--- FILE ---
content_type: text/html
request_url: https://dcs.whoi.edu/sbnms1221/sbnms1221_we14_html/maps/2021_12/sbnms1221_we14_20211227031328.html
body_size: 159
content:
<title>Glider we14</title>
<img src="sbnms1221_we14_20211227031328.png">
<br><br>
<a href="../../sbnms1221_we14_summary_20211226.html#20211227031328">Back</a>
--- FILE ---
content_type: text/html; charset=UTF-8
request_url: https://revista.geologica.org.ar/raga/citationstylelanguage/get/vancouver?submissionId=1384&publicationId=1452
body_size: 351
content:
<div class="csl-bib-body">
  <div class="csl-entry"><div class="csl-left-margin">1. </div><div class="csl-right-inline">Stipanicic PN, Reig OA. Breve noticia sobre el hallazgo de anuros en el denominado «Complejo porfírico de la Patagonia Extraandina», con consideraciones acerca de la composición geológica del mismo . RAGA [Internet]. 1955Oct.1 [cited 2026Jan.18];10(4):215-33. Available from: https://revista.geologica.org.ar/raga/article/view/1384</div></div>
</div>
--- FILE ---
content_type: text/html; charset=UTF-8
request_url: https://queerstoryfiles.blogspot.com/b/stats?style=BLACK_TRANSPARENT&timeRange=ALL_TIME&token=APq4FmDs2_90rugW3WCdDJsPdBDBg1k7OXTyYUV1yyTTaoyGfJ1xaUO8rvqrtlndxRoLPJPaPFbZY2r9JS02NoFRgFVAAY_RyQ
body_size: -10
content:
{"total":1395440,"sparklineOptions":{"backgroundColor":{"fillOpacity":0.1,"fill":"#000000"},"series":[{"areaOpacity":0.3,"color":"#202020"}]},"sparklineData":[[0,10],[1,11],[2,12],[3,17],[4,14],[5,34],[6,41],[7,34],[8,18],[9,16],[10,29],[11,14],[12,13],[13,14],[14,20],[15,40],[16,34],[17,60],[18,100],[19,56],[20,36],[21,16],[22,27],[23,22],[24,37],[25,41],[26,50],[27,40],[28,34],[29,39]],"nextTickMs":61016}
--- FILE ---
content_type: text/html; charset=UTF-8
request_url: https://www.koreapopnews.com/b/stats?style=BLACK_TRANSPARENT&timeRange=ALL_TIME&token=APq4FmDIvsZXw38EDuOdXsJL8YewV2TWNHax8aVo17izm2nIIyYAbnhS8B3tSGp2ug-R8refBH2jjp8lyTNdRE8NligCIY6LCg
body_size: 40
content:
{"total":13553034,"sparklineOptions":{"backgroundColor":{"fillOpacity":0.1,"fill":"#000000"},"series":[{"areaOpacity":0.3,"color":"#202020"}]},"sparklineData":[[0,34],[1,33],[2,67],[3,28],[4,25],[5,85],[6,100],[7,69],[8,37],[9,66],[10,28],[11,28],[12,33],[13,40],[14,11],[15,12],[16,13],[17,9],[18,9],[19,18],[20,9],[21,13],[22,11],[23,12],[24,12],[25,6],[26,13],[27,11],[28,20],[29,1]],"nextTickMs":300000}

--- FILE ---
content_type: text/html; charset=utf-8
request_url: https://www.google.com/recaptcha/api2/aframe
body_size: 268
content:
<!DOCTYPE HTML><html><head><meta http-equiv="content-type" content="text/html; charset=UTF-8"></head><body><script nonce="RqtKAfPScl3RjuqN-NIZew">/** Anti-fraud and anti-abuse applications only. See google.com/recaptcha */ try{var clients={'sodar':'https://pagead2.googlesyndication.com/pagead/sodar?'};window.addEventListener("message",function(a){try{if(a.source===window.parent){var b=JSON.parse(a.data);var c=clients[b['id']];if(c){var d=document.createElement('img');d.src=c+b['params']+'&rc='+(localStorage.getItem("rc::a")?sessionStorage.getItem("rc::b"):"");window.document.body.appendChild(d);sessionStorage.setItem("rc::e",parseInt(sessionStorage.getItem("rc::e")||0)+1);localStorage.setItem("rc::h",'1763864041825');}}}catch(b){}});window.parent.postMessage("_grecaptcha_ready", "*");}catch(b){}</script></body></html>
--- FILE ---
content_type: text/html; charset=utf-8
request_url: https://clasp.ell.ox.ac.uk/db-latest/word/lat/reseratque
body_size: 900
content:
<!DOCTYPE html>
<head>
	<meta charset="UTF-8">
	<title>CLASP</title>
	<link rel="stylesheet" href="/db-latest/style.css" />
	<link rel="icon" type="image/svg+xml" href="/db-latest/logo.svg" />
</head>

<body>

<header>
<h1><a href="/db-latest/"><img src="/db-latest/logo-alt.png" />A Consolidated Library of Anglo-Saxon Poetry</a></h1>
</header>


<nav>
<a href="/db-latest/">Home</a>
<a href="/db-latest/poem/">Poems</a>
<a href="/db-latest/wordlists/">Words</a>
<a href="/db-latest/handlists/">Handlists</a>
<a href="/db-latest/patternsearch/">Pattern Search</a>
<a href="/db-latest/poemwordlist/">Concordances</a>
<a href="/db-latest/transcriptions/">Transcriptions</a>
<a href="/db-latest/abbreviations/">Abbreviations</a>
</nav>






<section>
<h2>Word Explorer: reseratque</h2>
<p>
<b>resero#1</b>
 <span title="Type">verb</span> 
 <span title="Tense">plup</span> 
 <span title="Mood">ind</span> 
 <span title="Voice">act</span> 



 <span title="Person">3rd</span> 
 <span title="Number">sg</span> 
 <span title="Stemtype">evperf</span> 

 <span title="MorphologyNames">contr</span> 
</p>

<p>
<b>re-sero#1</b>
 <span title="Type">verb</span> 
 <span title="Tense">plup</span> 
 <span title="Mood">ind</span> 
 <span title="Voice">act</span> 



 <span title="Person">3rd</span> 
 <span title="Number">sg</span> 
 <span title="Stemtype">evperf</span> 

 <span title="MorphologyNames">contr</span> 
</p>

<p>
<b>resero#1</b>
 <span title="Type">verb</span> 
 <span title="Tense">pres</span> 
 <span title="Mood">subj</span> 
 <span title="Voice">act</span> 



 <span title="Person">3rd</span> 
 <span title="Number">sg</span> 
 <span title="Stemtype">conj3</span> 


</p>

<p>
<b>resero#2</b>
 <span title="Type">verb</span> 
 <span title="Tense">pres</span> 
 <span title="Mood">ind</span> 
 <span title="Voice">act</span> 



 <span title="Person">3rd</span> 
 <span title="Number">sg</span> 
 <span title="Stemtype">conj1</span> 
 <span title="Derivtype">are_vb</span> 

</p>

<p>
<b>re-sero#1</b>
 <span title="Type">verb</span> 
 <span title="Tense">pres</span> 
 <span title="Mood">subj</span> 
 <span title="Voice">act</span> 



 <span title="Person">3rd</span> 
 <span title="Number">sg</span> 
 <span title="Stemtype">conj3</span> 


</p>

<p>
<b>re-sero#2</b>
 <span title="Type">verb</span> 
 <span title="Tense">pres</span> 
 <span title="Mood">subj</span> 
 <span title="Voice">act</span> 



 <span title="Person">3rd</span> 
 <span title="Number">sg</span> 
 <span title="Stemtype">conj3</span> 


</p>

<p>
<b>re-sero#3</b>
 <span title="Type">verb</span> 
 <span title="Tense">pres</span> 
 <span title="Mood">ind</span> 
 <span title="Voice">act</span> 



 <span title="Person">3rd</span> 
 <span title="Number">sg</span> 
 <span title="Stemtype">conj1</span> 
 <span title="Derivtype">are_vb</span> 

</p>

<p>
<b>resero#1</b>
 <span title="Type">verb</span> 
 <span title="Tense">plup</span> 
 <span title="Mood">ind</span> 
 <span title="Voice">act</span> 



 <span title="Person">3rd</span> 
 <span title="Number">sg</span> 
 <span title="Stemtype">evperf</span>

□ □ □ □ □

_Work task_
Repeat the listing exactly.

_Task result_
--- FILE ---
content_type: text/html
request_url: https://dcs.whoi.edu/sbnms1221/sbnms1221_we14_html/maps/2021_12/sbnms1221_we14_20211227031328.html
body_size: 159
content:
<title>Glider we14</title>
<img src="sbnms1221_we14_20211227031328.png">
<br><br>
<a href="../../sbnms1221_we14_summary_20211226.html#20211227031328">Back</a>
--- FILE ---
content_type: text/html; charset=UTF-8
request_url: https://revista.geologica.org.ar/raga/citationstylelanguage/get/vancouver?submissionId=1384&publicationId=1452
body_size: 351
content:
<div class="csl-bib-body">
  <div class="csl-entry"><div class="csl-left-margin">1. </div><div class="csl-right-inline">Stipanicic PN, Reig OA. Breve noticia sobre el hallazgo de anuros en el denominado «Complejo porfírico de la Patagonia Extraandina», con consideraciones acerca de la composición geológica del mismo . RAGA [Internet]. 1955Oct.1 [cited 2026Jan.18];10(4):215-33. Available from: https://revista.geologica.org.ar/raga/article/view/1384</div></div>
</div>
--- FILE ---
content_type: text/html; charset=UTF-8
request_url: https://queerstoryfiles.blogspot.com/b/stats?style=BLACK_TRANSPARENT&timeRange=ALL_TIME&token=APq4FmDs2_90rugW3WCdDJsPdBDBg1k7OXTyYUV1yyTTaoyGfJ1xaUO8rvqrtlndxRoLPJPaPFbZY2r9JS02NoFRgFVAAY_RyQ
body_size: -10
content:
{"total":1395440,"sparklineOptions":{"backgroundColor":{"fillOpacity":0.1,"fill":"#000000"},"series":[{"areaOpacity":0.3,"color":"#202020"}]},"sparklineData":[[0,10],[1,11],[2,12],[3,17],[4,14],[5,34],[6,41],[7,34],[8,18],[9,16],[10,29],[11,14],[12,13],[13,14],[14,20],[15,40],[16,34],[17,60],[18,100],[19,56],[20,36],[21,16],[22,27],[23,22],[24,37],[25,41],[26,50],[27,40],[28,34],[29,39]],"nextTickMs":61016}
--- FILE ---
content_type: text/html; charset=UTF-8
request_url: https://www.koreapopnews.com/b/stats?style=BLACK_TRANSPARENT&timeRange=ALL_TIME&token=APq4FmDIvsZXw38EDuOdXsJL8YewV2TWNHax8aVo17izm2nIIyYAbnhS8B3tSGp2ug-R8refBH2jjp8lyTNdRE8NligCIY6LCg
body_size: 40
content:
{"total":13553034,"sparklineOptions":{"backgroundColor":{"fillOpacity":0.1,"fill":"#000000"},"series":[{"areaOpacity":0.3,"color":"#202020"}]},"sparklineData":[[0,34],[1,33],[2,67],[3,28],[4,25],[5,85],[6,100],[7,69],[8,37],[9,66],[10,28],[11,28],[12,33],[13,40],[14,11],[15,12],[16,13],[17,9],[18,9],[19,18],[20,9],[21,13],[22,11],[23,12],[24,12],[25,6],[26,13],[27,11],[28,20],[29,1]],"nextTickMs":300000}

--- FILE ---
content_type: text/html; charset=utf-8
request_url: https://www.google.com/recaptcha/api2/aframe
body_size: 268
content:
<!DOCTYPE HTML><html><head><meta http-equiv="content-type" content="text/html; charset=UTF-8"></head><body><script nonce="RqtKAfPScl3RjuqN-NIZew">/** Anti-fraud and anti-abuse applications only. See google.com/recaptcha */ try{var clients={'sodar':'https://pagead2.googlesyndication.com/pagead/sodar?'};window.addEventListener("message",function(a){try{if(a.source===window.parent){var b=JSON.parse(a.data);var c=clients[b['id']];if(c){var d=document.createElement('img');d.src=c+b['params']+'&rc='+(localStorage.getItem("rc::a")?sessionStorage.getItem("rc::b"):"");window.document.body.appendChild(d);sessionStorage.setItem("rc::e",parseInt(sessionStorage.getItem("rc::e")||0)+1);localStorage.setItem("rc::h",'1763864041825');}}}catch(b){}});window.parent.postMessage("_grecaptcha_ready", "*");}catch(b){}</script></body></html>
--- FILE ---
content_type: text/html; charset=utf-8
request_url: https://clasp.ell.ox.ac.uk/db-latest/word/lat/reseratque
body_size: 900
content:
<!DOCTYPE html>
<head>
	<meta charset="UTF-8">
	<title>CLASP</title>
	<link rel="stylesheet" href="/db-latest/style.css" />
	<link rel="icon" type="image/svg+xml" href="/db-latest/logo.svg" />
</head>

<body>

<header>
<h1><a href="/db-latest/"><img src="/db-latest/logo-alt.png" />A Consolidated Library of Anglo-Saxon Poetry</a></h1>
</header>


<nav>
<a href="/db-latest/">Home</a>
<a href="/db-latest/poem/">Poems</a>
<a href="/db-latest/wordlists/">Words</a>
<a href="/db-latest/handlists/">Handlists</a>
<a href="/db-latest/patternsearch/">Pattern Search</a>
<a href="/db-latest/poemwordlist/">Concordances</a>
<a href="/db-latest/transcriptions/">Transcriptions</a>
<a href="/db-latest/abbreviations/">Abbreviations</a>
</nav>






<section>
<h2>Word Explorer: reseratque</h2>
<p>
<b>resero#1</b>
 <span title="Type">verb</span> 
 <span title="Tense">plup</span> 
 <span title="Mood">ind</span> 
 <span title="Voice">act</span> 



 <span title="Person">3rd</span> 
 <span title="Number">sg</span> 
 <span title="Stemtype">evperf</span> 

 <span title="MorphologyNames">contr</span> 
</p>

<p>
<b>re-sero#1</b>
 <span title="Type">verb</span> 
 <span title="Tense">plup</span> 
 <span title="Mood">ind</span> 
 <span title="Voice">act</span> 



 <span title="Person">3rd</span> 
 <span title="Number">sg</span> 
 <span title="Stemtype">evperf</span> 

 <span title="MorphologyNames">contr</span> 
</p>

<p>
<b>resero#1</b>
 <span title="Type">verb</span> 
 <span title="Tense">pres</span> 
 <span title="Mood">subj</span> 
 <span title="Voice">act</span> 



 <span title="Person">3rd</span> 
 <span title="Number">sg</span> 
 <span title="Stemtype">conj3</span> 


</p>

<p>
<b>resero#2</b>
 <span title="Type">verb</span> 
 <span title="Tense">pres</span> 
 <span title="Mood">ind</span> 
 <span title="Voice">act</span> 



 <span title="Person">3rd</span> 
 <span title="Number">sg</span> 
 <span title="Stemtype">conj1</span> 
 <span title="Derivtype">are_vb</span> 

</p>

<p>
<b>re-sero#1</b>
 <span title="Type">verb</span> 
 <span title="Tense">pres</span> 
 <span title="Mood">subj</span> 
 <span title="Voice">act</span> 



 <span title="Person">3rd</span> 
 <span title="Number">sg</span> 
 <span title="Stemtype">conj3</span> 


</p>

<p>
<b>re-sero#2</b>
 <span title="Type">verb</span> 
 <span title="Tense">pres</span> 
 <span title="Mood">subj</span> 
 <span title="Voice">act</span> 



 <span title="Person">3rd</span> 
 <span title="Number">sg</span> 
 <span title="Stemtype">conj3</span> 


</p>

<p>
<b>re-sero#3</b>
 <span title="Type">verb</span> 
 <span title="Tense">pres</span> 
 <span title="Mood">ind</span> 
 <span title="Voice">act</span> 



 <span title="Person">3rd</span> 
 <span title="Number">sg</span> 
 <span title="Stemtype">conj1</span> 
 <span title="Derivtype">are_vb</span> 

</p>

<p>
<b>resero#1</b>
 <span title="Type">verb</span> 
 <span title="Tense">plup</span> 
 <span title="Mood">ind</span> 
 <span title="Voice">act</span> 



 <span title="Person">3rd</span> 
 <span title="Number">sg</span> 
 <span title="Stemtype">evperf</span>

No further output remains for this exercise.